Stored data
****

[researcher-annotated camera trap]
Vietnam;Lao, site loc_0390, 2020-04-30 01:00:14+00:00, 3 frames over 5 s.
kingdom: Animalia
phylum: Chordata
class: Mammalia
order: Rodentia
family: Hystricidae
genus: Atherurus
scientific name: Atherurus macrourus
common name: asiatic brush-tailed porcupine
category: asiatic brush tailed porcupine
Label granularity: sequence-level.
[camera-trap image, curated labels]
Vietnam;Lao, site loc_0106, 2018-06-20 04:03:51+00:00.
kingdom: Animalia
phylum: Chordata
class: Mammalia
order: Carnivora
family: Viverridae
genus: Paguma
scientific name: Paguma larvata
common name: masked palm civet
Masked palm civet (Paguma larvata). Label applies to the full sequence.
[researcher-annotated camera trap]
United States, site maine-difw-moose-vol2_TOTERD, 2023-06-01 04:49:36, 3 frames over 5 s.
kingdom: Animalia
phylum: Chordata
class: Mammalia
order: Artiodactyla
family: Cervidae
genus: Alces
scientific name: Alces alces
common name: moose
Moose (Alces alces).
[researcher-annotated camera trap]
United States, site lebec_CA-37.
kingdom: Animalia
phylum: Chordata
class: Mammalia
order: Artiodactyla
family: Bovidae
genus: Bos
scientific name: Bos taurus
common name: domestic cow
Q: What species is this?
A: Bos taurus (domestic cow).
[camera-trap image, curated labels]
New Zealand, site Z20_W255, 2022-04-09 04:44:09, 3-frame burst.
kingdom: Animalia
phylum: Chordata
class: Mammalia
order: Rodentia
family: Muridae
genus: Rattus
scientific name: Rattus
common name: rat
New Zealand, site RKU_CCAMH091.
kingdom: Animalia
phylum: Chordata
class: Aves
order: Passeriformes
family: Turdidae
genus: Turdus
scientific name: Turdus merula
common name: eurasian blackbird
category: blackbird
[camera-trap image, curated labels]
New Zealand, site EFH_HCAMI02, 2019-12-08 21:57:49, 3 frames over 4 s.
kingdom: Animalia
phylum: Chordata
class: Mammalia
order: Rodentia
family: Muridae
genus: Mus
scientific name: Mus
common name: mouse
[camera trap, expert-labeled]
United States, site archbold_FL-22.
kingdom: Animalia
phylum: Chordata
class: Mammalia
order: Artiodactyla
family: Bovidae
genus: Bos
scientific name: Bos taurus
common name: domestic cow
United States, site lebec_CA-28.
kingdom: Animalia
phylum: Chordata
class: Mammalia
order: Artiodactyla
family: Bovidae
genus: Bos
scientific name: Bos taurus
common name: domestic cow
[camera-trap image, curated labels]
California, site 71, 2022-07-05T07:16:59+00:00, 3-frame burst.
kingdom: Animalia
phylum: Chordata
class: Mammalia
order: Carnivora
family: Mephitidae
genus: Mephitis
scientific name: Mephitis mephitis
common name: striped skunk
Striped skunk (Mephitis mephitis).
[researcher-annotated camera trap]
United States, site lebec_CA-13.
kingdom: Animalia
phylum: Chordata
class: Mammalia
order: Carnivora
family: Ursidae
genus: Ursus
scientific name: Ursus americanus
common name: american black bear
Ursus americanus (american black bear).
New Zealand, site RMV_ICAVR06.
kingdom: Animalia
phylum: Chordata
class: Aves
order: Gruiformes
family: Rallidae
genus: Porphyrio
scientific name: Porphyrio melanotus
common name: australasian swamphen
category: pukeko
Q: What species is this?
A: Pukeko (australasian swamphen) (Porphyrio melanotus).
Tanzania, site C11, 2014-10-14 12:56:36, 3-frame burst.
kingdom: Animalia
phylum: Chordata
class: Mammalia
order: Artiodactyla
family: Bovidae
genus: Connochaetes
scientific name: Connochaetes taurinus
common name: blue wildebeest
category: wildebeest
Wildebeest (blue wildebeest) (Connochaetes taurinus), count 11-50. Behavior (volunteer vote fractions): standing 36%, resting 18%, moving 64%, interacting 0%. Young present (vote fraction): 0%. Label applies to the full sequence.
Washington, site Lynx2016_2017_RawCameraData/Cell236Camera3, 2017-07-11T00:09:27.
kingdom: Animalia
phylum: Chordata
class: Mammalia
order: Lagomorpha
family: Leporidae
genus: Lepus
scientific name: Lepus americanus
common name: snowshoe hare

****

■ **ASSIGNMENT**:
The lines needed are the ones from the first line of the entries through the line that contains "common name: asiatic brush-tailed porcupine", given again without any change.

■ **ANSWER AREA**:
[researcher-annotated camera trap]
Vietnam;Lao, site loc_0390, 2020-04-30 01:00:14+00:00, 3 frames over 5 s.
kingdom: Animalia
phylum: Chordata
class: Mammalia
order: Rodentia
family: Hystricidae
genus: Atherurus
scientific name: Atherurus macrourus
common name: asiatic brush-tailed porcupine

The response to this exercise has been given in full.